To recap the findings here, the authors found that among the professors who did not have prior industry affiliations, patenting increased. But among professors who did have such affiliations, patenting went down.
These findings run counter to traditional anecdotal narratives I usually hear about patenting:
1. One narrative is that universities are inefficient at patenting, because they have to rely on knocking on faculty doors to get disclosures. This may well be true, but the results of this study imply that as between universities and unconnected faculty, universities are better at getting patents issued.

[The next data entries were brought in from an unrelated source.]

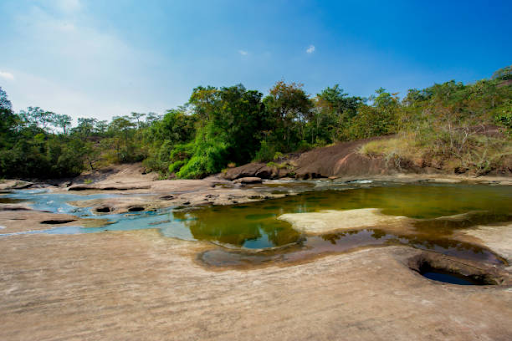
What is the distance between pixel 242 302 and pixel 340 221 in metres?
4.78

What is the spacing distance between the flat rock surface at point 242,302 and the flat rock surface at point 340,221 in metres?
1.91

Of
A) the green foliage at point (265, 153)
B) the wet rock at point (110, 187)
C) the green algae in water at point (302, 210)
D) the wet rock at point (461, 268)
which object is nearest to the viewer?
the wet rock at point (461, 268)

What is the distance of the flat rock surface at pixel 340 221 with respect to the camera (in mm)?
6117

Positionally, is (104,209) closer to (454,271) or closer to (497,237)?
(454,271)

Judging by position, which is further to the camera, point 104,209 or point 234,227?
point 104,209

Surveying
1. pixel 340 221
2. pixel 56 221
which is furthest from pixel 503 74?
pixel 56 221

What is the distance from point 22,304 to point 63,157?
114 feet

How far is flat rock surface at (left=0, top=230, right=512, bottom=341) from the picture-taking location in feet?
6.88

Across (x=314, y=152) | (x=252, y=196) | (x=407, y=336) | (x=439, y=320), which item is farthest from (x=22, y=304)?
(x=314, y=152)

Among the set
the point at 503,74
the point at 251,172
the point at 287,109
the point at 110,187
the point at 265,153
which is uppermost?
the point at 503,74

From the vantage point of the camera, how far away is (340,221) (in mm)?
6691

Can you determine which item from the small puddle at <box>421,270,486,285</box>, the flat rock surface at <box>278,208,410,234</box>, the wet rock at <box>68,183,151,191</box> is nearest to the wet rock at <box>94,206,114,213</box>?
the wet rock at <box>68,183,151,191</box>

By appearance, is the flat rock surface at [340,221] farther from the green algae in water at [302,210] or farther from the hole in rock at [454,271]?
the hole in rock at [454,271]

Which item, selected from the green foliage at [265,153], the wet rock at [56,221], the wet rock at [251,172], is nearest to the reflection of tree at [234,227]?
the wet rock at [56,221]
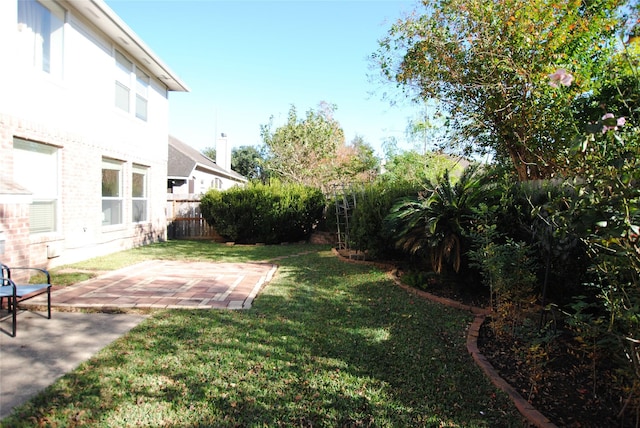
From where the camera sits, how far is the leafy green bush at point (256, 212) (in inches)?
545

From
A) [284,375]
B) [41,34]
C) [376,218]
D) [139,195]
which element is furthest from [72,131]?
[284,375]

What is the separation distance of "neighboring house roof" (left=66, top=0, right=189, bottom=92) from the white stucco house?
1.1 inches

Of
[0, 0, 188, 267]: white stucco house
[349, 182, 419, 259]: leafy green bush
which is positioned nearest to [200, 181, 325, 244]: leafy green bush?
[0, 0, 188, 267]: white stucco house

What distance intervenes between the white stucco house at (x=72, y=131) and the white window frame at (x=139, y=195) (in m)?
0.03

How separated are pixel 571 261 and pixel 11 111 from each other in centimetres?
879

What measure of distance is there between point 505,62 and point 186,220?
12.3 meters

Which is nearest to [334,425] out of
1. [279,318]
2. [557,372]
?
[557,372]

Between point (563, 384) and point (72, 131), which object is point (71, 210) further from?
point (563, 384)

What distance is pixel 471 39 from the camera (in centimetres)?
A: 762

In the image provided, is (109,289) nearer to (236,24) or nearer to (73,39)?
(73,39)

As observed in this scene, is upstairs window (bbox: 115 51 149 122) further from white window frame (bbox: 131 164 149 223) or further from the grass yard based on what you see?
the grass yard

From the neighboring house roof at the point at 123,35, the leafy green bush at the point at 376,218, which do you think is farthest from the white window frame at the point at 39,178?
the leafy green bush at the point at 376,218

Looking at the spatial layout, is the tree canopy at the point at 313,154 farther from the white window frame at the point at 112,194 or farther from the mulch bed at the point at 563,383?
the mulch bed at the point at 563,383

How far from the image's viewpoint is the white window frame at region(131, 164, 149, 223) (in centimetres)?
1159
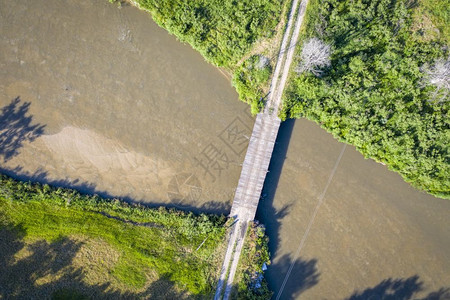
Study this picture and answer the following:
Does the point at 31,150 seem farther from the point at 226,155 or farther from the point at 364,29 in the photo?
the point at 364,29

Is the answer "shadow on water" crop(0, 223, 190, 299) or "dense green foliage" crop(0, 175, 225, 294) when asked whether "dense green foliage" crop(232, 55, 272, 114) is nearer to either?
"dense green foliage" crop(0, 175, 225, 294)

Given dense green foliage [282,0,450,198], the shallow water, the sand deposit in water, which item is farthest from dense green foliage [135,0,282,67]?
the shallow water

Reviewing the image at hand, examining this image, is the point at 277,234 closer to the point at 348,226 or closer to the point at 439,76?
the point at 348,226

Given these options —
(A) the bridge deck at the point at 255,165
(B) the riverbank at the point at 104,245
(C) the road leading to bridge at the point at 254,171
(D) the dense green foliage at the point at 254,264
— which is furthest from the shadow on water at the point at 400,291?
(A) the bridge deck at the point at 255,165

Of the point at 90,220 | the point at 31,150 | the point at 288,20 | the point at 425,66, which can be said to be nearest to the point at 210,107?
the point at 288,20

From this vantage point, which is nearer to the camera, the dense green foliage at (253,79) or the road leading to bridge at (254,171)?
the dense green foliage at (253,79)

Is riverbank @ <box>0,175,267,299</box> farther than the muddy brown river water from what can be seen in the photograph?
No

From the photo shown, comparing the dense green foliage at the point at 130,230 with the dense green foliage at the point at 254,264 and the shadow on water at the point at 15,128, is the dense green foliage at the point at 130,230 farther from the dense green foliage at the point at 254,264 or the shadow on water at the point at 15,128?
the shadow on water at the point at 15,128
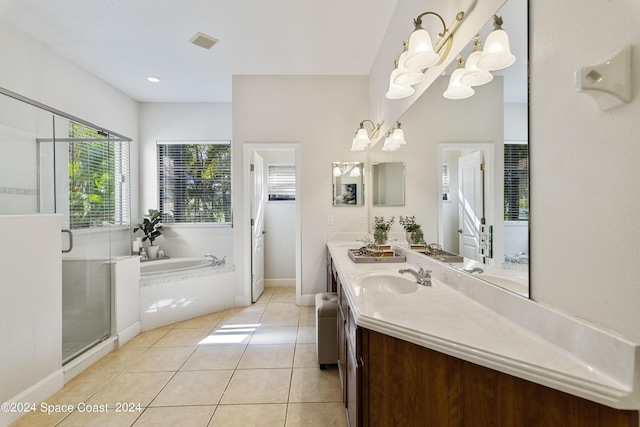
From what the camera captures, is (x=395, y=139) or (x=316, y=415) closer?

2. A second narrative is that professors want to share knowledge, and in general hate patenting because it might lock up inventions from future research and use. This, too, may be true and is likely more true in some technologies than others. But here patenting went down when professors with ties to industry lost the right to own their inventions and exploit them directly. And it turns out that was most of the professors in the dataset, so that patenting on the whole went down. This may be a German thing versus a US thing, but if it were true that professors are the guardians of knowledge and free-flow of their research, we might not have seen these effects. Of course, only a small subset of faculty patented in the first place.
In other words, this study seems to show that university patenting is far more complex (or as the authors call it, heterogeneous) than most theoretical or anecdotal narratives imply.